» To be done
Copy out the records word for word, starting at the line that contains "How far is (x=137, y=185)" and continuing down to the end of the records, with both ends included.
※ ※ ※
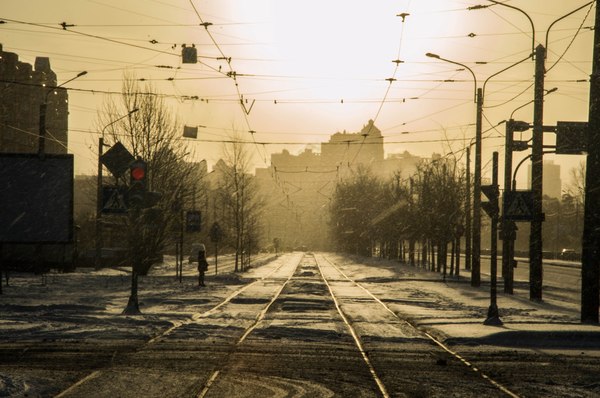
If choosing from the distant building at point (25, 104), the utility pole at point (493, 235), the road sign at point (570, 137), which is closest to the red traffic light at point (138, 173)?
the utility pole at point (493, 235)

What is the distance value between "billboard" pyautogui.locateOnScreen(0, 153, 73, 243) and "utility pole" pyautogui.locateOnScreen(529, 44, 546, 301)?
15037 mm

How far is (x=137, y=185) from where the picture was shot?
2025 centimetres

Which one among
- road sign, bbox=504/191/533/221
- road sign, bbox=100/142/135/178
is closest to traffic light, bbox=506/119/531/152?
road sign, bbox=504/191/533/221

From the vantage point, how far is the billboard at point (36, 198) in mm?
23125

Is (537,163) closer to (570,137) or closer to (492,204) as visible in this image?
(570,137)

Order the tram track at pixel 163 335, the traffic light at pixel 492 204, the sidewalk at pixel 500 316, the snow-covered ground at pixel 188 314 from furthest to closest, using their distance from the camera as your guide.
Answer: the traffic light at pixel 492 204 → the sidewalk at pixel 500 316 → the snow-covered ground at pixel 188 314 → the tram track at pixel 163 335

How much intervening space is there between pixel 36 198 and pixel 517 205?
13.1m

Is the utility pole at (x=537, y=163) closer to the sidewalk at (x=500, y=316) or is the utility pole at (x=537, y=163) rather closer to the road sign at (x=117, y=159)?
the sidewalk at (x=500, y=316)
※ ※ ※
» The answer
How far is (x=137, y=185) from where the picture was shot?
2025 centimetres

Which one among
- road sign, bbox=504/191/533/221
- road sign, bbox=100/142/135/178
is closest to traffic light, bbox=506/119/531/152?
road sign, bbox=504/191/533/221

From the vantage point, how far is the billboard at point (36, 198) in mm?
23125

Is (537,163) closer to (570,137) or closer to (492,204) as visible in this image?
(570,137)

Order the tram track at pixel 163 335, the traffic light at pixel 492 204, the sidewalk at pixel 500 316, the snow-covered ground at pixel 188 314 from furthest to closest, using their distance from the camera as your guide.
Answer: the traffic light at pixel 492 204 → the sidewalk at pixel 500 316 → the snow-covered ground at pixel 188 314 → the tram track at pixel 163 335

How much intervening space is there between pixel 36 198 and pixel 517 205?
13.1m

Is the utility pole at (x=537, y=163) closer to the sidewalk at (x=500, y=316) or is the utility pole at (x=537, y=163) rather closer to the road sign at (x=117, y=159)?
the sidewalk at (x=500, y=316)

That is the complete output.